[Work to be completed]:
Quote, word for word, every line starting at the line that contains "In this image, which" and ending with the last line of the records; include both of these lines and no others.

#### Supplied data

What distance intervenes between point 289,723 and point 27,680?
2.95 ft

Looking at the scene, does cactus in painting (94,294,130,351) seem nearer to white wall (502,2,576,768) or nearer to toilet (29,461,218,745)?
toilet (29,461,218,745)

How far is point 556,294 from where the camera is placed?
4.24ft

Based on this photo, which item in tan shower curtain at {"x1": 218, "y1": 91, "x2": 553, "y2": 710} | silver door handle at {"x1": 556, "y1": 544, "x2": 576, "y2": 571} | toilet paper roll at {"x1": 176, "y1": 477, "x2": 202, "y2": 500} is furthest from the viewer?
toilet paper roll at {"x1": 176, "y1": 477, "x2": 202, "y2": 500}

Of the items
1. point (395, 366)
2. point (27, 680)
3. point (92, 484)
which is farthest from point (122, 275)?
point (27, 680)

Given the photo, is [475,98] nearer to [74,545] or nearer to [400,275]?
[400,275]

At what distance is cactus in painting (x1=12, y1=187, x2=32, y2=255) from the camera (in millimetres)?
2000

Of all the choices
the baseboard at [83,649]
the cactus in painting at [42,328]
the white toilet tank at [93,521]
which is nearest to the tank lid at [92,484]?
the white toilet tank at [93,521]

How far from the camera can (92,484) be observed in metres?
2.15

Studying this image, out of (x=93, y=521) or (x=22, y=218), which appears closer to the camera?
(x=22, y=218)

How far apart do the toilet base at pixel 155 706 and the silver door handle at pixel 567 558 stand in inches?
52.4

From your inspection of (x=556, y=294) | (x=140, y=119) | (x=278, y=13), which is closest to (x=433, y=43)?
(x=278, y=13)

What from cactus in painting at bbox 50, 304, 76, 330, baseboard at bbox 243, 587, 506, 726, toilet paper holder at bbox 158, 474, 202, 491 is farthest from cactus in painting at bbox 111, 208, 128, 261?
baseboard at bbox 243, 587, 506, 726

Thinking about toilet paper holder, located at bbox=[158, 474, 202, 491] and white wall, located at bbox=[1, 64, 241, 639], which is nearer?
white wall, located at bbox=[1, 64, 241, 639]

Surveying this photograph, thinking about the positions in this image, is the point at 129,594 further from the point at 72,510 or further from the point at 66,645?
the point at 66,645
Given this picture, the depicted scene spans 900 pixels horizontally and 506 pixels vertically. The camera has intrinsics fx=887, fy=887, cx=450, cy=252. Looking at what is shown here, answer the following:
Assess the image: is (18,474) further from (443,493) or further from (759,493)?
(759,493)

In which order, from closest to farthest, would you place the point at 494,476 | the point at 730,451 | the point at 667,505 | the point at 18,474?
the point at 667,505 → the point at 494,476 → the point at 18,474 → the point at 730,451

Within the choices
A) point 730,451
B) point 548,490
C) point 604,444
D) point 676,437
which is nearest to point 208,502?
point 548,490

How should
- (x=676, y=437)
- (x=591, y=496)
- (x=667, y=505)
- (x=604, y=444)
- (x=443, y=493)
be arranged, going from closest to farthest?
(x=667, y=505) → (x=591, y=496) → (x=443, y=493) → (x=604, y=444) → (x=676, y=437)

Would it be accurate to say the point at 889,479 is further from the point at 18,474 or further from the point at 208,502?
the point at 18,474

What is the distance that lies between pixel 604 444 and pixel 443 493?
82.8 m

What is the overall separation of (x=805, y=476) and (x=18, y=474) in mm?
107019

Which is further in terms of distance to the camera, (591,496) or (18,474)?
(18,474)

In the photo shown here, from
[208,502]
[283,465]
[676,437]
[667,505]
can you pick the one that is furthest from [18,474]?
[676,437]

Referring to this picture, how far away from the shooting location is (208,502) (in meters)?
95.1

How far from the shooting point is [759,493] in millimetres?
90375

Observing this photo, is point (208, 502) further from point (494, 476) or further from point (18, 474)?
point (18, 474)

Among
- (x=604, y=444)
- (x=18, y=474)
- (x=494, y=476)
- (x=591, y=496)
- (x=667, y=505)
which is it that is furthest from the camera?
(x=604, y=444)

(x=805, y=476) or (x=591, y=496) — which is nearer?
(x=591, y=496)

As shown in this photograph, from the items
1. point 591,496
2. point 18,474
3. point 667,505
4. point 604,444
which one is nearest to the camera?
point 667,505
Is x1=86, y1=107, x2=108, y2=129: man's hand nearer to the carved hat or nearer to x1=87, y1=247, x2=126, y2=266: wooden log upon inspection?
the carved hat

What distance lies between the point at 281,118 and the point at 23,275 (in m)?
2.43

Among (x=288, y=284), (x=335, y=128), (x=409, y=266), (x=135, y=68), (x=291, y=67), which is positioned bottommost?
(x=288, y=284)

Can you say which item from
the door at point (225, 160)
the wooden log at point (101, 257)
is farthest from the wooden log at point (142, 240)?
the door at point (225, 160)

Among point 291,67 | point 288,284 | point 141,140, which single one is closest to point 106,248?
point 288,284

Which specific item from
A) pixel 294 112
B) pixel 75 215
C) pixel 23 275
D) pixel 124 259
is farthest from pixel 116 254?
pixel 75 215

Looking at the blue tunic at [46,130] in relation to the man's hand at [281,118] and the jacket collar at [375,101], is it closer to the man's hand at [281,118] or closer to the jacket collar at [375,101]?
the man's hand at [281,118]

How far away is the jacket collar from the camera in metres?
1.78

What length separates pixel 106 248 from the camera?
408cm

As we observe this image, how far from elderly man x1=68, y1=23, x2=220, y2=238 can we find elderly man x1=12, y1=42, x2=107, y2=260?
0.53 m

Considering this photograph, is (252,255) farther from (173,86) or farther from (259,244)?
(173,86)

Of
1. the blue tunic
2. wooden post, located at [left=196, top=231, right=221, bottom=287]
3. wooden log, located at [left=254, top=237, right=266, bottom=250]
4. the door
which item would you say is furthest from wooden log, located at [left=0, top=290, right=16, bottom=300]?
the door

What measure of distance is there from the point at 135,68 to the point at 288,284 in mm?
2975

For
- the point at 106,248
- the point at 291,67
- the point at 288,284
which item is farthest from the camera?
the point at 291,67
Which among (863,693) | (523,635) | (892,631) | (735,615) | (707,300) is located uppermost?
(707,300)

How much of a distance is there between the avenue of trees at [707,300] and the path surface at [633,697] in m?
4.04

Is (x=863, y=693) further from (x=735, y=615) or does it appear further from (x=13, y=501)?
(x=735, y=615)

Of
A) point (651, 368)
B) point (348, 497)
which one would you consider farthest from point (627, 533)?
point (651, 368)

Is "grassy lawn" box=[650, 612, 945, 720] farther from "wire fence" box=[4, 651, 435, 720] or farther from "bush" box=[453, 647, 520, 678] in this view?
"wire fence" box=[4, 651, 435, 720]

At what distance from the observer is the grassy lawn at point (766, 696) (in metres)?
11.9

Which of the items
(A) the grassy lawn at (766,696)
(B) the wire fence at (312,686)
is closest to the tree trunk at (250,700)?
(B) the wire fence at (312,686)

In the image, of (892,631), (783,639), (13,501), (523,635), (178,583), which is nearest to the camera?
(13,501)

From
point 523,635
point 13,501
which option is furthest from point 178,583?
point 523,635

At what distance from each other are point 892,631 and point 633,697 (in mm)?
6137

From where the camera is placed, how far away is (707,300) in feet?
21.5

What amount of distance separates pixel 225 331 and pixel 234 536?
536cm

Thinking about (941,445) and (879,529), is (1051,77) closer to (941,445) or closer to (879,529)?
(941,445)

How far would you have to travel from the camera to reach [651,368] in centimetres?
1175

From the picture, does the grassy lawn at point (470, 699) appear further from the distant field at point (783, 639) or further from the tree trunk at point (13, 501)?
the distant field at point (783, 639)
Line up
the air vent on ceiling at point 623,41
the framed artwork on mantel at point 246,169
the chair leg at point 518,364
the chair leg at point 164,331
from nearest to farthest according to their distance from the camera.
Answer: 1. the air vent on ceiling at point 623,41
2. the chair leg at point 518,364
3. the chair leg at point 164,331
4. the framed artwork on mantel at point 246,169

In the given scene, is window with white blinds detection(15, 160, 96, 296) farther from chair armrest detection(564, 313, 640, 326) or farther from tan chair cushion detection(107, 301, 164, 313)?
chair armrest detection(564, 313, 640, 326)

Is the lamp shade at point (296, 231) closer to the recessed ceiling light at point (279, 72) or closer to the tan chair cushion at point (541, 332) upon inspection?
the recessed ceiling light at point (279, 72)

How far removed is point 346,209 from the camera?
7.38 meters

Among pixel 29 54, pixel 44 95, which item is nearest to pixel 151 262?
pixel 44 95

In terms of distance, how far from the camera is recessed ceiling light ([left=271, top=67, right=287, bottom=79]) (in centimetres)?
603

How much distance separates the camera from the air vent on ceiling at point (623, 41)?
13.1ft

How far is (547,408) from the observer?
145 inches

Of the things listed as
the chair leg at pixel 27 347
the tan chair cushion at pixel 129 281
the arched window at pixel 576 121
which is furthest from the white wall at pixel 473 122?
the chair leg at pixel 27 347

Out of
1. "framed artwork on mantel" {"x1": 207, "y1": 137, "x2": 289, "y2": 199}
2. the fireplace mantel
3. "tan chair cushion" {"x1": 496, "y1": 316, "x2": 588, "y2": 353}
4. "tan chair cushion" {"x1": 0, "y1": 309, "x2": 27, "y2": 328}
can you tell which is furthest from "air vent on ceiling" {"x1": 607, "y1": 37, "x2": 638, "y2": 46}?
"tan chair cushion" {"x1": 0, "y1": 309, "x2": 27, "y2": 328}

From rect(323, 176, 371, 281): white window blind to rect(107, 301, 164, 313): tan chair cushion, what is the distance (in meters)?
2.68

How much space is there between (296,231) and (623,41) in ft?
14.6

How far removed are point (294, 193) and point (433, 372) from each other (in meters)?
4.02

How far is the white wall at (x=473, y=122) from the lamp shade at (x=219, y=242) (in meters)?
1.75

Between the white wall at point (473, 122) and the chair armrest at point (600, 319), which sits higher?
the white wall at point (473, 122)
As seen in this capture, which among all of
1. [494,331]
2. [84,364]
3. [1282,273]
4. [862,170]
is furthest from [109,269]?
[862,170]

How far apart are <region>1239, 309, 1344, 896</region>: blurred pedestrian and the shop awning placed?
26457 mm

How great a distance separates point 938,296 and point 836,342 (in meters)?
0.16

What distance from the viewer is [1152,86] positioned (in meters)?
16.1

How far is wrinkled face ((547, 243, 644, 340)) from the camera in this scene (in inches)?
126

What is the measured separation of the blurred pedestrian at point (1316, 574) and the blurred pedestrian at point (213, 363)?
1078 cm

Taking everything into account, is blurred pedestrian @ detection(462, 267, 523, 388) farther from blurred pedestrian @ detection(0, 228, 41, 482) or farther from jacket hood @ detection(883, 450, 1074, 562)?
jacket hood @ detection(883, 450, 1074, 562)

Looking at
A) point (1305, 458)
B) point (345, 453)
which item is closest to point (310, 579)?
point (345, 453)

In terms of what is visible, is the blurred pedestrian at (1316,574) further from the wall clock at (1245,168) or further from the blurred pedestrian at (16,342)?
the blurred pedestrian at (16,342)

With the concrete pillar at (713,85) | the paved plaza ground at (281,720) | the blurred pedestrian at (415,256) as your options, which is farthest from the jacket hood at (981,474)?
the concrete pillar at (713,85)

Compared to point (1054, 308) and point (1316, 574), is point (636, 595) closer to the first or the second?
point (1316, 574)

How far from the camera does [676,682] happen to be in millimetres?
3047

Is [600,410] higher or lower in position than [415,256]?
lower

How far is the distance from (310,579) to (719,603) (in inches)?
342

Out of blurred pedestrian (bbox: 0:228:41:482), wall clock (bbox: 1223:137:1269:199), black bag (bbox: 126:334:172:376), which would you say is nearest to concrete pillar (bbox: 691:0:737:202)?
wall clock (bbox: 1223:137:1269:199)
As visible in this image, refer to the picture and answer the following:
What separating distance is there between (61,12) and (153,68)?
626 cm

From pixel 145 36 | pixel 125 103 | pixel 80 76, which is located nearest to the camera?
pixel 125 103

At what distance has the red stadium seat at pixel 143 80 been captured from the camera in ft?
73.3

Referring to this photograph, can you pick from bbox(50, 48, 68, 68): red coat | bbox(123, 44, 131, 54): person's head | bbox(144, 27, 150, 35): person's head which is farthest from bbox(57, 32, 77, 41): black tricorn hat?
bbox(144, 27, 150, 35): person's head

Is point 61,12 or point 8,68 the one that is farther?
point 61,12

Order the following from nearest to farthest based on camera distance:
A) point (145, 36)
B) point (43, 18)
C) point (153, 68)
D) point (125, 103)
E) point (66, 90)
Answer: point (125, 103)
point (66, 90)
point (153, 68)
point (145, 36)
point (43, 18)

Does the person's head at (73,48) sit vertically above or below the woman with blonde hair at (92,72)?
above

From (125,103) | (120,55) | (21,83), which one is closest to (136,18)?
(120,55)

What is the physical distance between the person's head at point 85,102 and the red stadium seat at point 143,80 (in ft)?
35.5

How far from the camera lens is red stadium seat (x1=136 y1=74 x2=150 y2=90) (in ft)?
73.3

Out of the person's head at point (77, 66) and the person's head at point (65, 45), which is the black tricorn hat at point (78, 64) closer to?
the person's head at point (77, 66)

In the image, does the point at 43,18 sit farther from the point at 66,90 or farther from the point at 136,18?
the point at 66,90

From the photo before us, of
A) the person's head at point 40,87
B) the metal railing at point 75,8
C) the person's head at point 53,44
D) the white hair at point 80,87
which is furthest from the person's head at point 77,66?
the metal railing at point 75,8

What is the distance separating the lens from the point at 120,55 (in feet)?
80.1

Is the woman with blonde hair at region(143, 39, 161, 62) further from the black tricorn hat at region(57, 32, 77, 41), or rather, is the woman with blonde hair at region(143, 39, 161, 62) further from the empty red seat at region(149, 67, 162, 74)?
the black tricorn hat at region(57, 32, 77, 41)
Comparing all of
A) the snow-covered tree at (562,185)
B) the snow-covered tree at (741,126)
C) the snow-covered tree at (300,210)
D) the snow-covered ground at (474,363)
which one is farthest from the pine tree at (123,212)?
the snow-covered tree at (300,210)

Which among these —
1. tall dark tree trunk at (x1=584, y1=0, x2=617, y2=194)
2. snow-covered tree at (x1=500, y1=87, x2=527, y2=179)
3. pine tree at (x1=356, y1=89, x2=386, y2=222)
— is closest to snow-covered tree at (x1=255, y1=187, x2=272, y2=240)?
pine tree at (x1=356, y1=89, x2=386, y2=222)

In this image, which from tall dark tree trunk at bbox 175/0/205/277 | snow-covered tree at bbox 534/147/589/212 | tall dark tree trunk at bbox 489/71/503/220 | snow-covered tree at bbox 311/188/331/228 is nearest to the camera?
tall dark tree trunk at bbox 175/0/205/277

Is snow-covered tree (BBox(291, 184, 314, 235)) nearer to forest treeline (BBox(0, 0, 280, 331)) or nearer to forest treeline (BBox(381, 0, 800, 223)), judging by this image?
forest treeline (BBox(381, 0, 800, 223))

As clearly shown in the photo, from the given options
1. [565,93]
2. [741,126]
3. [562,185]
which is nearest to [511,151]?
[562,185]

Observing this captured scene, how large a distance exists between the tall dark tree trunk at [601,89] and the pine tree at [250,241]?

########

[Exercise solution]:
In this image, which from tall dark tree trunk at bbox 175/0/205/277 | snow-covered tree at bbox 534/147/589/212 | tall dark tree trunk at bbox 489/71/503/220 | snow-covered tree at bbox 311/188/331/228 is nearest to the camera?
tall dark tree trunk at bbox 175/0/205/277

Is snow-covered tree (BBox(291, 184, 314, 235)) nearer to forest treeline (BBox(0, 0, 280, 331)) or nearer to forest treeline (BBox(381, 0, 800, 223)), judging by this image?
forest treeline (BBox(381, 0, 800, 223))

As clearly shown in the photo, from the given options
1. [565,93]
2. [741,126]
3. [562,185]
which is nearest to [511,151]?
[562,185]

Observing this captured scene, how large a distance exists between the tall dark tree trunk at [601,89] and the pine tree at [250,241]?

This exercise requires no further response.